As the democracies of the West, till now the biggest boosters of the global order, retreat in confusion at the upsurge of anti-globalist populism, it is clear that the People’s Republic of China sees itself as stepping into the void. This is understandable. Perhaps no country has benefitted as greatly from the great expansion in trade and interconnectedness over the past 20 years as has China. Its accession into WTO at the beginning of the 21st century set the stage for a vast expansion in its gross domestic product — and for a poverty-reduction miracle unparalleled in human history. Few leaders are in a position in 2017 to make as convincing a moral and economic case for the benefits of globalisation as can the leader of China. From being distrustful of global integration, China is now increasingly seen as seeking to become its principal pillar. Thus, one thing to look out for will, indeed, be how willing the confused West is to cede leadership to a China that is not just willing to stand up for trade but claims it will put its money where its mouth is, by investing in trade-related infrastructure. 
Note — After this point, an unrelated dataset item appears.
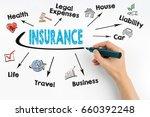 insurance concept. human hand... | Shutterstock . vector #660392248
The larger question, though, in the third decade of WTO, is what form of trade integration China’s leader will push. Is it to be multilateral or plurilateral? As the Trans-Pacific Partnership, designed by the United States to keep China out, seems to vanish into the dustbin of history, will China replace it with other plurilateral systems, such as the Regional Comprehensive Economic Partnership, or will it seek to reinvigorate WTO? Whatever the faults of the current trading architecture, the 20 years in which WTO has been operating have revealed the enormous power of trade and connectivity to lift individuals out of poverty. India may not yet have reformed sufficiently domestically to take advantage of these processes — but they should not be shut down before India, too, sees the benefits.